### Exercise description
Keep only the lines from the start of the data through the line containing "Flat Lids to", and output them exactly.

****************

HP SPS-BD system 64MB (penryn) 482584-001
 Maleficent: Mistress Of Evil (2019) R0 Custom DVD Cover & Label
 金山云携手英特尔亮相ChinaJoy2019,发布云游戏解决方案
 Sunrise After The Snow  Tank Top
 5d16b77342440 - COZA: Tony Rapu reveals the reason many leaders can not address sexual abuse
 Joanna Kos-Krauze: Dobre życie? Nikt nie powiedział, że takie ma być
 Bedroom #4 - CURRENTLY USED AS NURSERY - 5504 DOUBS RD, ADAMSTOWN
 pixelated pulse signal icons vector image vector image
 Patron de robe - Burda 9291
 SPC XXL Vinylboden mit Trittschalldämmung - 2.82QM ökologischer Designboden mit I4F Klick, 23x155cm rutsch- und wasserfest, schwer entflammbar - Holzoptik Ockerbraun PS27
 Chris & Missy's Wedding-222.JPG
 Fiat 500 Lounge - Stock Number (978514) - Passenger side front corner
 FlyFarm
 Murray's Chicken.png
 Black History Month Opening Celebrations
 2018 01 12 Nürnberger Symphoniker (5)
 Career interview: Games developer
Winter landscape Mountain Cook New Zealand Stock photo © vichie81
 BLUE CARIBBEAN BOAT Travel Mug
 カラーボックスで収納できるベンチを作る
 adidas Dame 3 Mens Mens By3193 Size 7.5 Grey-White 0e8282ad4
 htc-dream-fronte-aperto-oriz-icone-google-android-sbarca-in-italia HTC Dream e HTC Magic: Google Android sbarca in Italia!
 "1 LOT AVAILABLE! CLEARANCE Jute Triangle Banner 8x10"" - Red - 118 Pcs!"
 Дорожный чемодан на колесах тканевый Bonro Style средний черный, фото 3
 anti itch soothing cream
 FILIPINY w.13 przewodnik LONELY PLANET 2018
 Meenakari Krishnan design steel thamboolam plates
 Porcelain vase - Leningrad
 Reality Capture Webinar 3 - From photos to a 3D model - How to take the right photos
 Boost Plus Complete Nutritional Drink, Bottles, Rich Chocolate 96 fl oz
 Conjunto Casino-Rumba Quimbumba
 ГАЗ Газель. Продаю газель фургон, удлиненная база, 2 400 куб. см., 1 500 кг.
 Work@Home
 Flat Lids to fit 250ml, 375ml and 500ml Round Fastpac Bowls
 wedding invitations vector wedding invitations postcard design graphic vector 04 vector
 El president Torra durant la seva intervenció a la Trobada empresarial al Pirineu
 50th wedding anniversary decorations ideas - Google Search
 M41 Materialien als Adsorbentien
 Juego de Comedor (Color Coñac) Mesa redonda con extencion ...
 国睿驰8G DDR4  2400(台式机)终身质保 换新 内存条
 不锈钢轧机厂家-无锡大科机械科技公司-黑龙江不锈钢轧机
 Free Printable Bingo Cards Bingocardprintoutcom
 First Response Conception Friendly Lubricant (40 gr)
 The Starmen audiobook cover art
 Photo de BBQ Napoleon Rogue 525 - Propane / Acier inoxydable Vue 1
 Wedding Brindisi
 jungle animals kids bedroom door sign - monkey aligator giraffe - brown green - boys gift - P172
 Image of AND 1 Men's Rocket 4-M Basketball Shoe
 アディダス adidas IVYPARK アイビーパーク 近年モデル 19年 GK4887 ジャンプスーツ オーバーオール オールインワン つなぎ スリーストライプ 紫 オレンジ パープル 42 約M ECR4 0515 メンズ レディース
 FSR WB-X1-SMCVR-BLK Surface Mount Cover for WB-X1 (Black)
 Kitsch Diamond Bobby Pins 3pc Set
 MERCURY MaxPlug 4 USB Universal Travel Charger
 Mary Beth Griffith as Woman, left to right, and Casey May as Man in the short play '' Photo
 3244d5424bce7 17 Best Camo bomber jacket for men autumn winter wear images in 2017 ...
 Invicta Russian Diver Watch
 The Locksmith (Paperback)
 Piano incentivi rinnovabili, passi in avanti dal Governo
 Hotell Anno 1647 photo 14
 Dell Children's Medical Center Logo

****************

### Finished task
HP SPS-BD system 64MB (penryn) 482584-001
 Maleficent: Mistress Of Evil (2019) R0 Custom DVD Cover & Label
 金山云携手英特尔亮相ChinaJoy2019,发布云游戏解决方案
 Sunrise After The Snow  Tank Top
 5d16b77342440 - COZA: Tony Rapu reveals the reason many leaders can not address sexual abuse
 Joanna Kos-Krauze: Dobre życie? Nikt nie powiedział, że takie ma być
 Bedroom #4 - CURRENTLY USED AS NURSERY - 5504 DOUBS RD, ADAMSTOWN
 pixelated pulse signal icons vector image vector image
 Patron de robe - Burda 9291
 SPC XXL Vinylboden mit Trittschalldämmung - 2.82QM ökologischer Designboden mit I4F Klick, 23x155cm rutsch- und wasserfest, schwer entflammbar - Holzoptik Ockerbraun PS27
 Chris & Missy's Wedding-222.JPG
 Fiat 500 Lounge - Stock Number (978514) - Passenger side front corner
 FlyFarm
 Murray's Chicken.png
 Black History Month Opening Celebrations
 2018 01 12 Nürnberger Symphoniker (5)
 Career interview: Games developer
Winter landscape Mountain Cook New Zealand Stock photo © vichie81
 BLUE CARIBBEAN BOAT Travel Mug
 カラーボックスで収納できるベンチを作る
 adidas Dame 3 Mens Mens By3193 Size 7.5 Grey-White 0e8282ad4
 htc-dream-fronte-aperto-oriz-icone-google-android-sbarca-in-italia HTC Dream e HTC Magic: Google Android sbarca in Italia!
 "1 LOT AVAILABLE! CLEARANCE Jute Triangle Banner 8x10"" - Red - 118 Pcs!"
 Дорожный чемодан на колесах тканевый Bonro Style средний черный, фото 3
 anti itch soothing cream
 FILIPINY w.13 przewodnik LONELY PLANET 2018
 Meenakari Krishnan design steel thamboolam plates
 Porcelain vase - Leningrad
 Reality Capture Webinar 3 - From photos to a 3D model - How to take the right photos
 Boost Plus Complete Nutritional Drink, Bottles, Rich Chocolate 96 fl oz
 Conjunto Casino-Rumba Quimbumba
 ГАЗ Газель. Продаю газель фургон, удлиненная база, 2 400 куб. см., 1 500 кг.
 Work@Home
 Flat Lids to fit 250ml, 375ml and 500ml Round Fastpac Bowls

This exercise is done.